Primary IDE Master WDC 120
Primary IDE Slave Zip 250
Secondary IDE Master Plextor DVD-R
Secondary IDE Slave Plextor CD-R
Third IDE Master Not Detected
Fourth IDE Master Not Detected

Enhanced Mode Support On [S-ATA]
Configure as RAID No
Timeout for Detection 35 Sec.

I must be doing something wrong, but darn if I know what it is.

Please help.
 

airfoil

Golden Member
Jan 17, 2001
1,643
0
0
Do you see the drive in Disk Management?

Control Panel > Administrative Tools > Computer Management > Disk Management
 

Warpspasm

Junior Member
Mar 16, 2005
10
0
0
I didn't press F6 and install any SATA drivers. It doesn't show up in Disk Management.
 

Warpspasm

Junior Member
Mar 16, 2005
10
0
0
Okay, I just rebooted and pressed F6, but nothing happened. It just booted into XP. What was it supposed to do?
 

PurdueRy

Lifer
Nov 12, 2004
13,837
4
0
hm ok I didn't mean now that you have windows installed. You need to install your SATA drivers. If you bought the motherboard it shoudl have come on a floppy disk.
 

Warpspasm

Junior Member
Mar 16, 2005
10
0
0
The software came on a CD. I'm at work at the moment, but I'll look at what's on the CD when I get home. I still don't know what hitting F6 does. I know that F8 will get me into Windows alternate boot etc. menu, but how about F6?
 

PurdueRy

Lifer
Nov 12, 2004
13,837
4
0
F6 is only if you are installing windows onto a sata drive. Dont' worry about that, unless thats what you want to do.

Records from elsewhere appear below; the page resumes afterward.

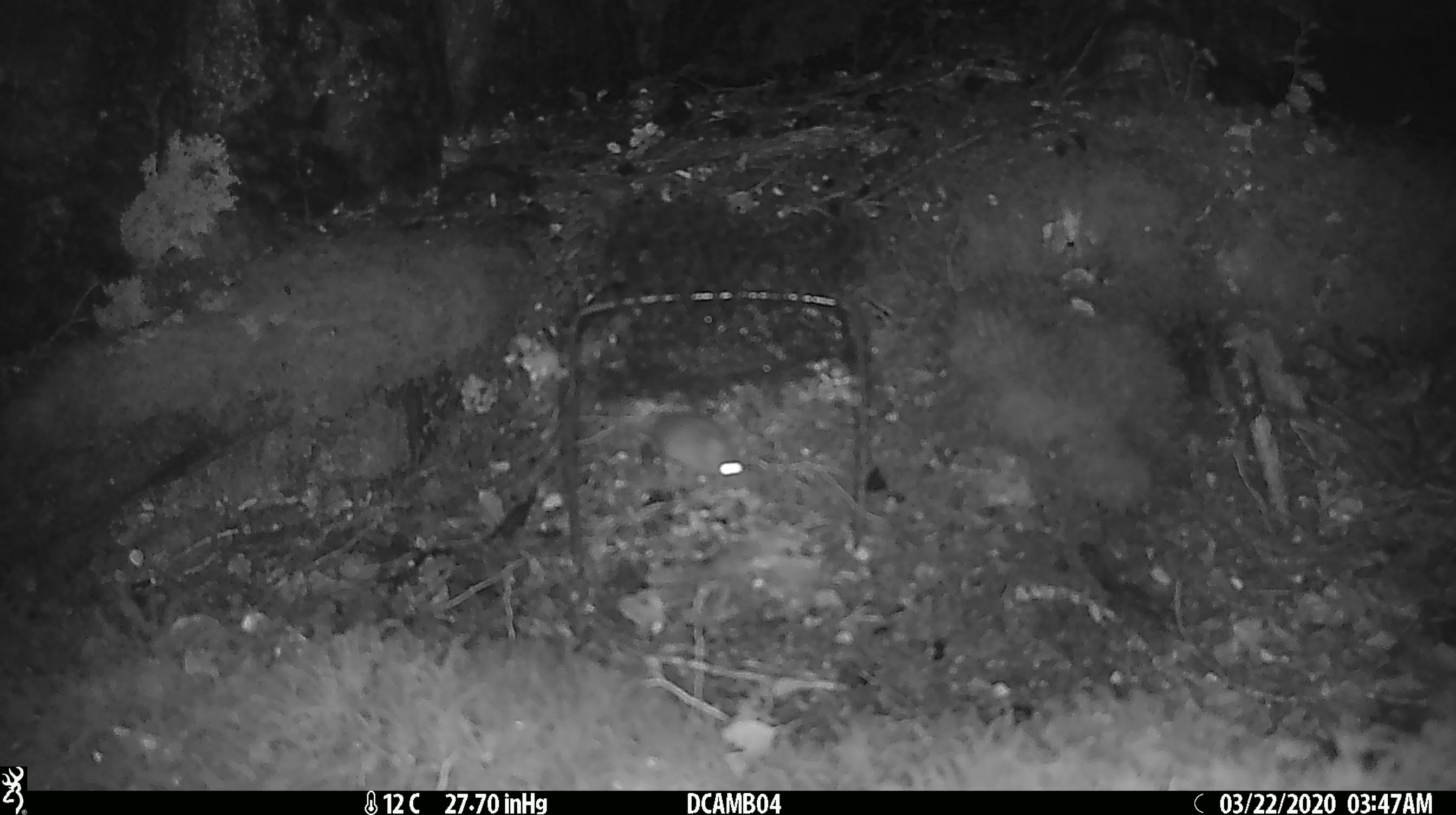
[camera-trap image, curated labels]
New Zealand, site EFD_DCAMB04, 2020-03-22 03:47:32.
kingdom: Animalia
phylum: Chordata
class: Mammalia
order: Rodentia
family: Muridae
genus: Mus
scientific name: Mus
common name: mouse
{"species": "mouse (Mus)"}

But you still need the sata drivers if this is going to work, also their might be an option to turn them on and off in the BIOS
 

Pr0d1gy

Diamond Member
Jan 30, 2005
7,774
0
76
Enable SATA in Bios & load the SATA drivers into Windows. Good luck.
 

Warpspasm

Junior Member
Mar 16, 2005
10
0
0
There is a section on enabling RAID where you can pick SATA. I'm not using RAID, but I left that to SATA anyway. The thing I don't uderstand about the drivers is, I thought the drive would be recognized in BIOS because of the Intel Southbridge chipset. I was under the impression all of that was in firmware.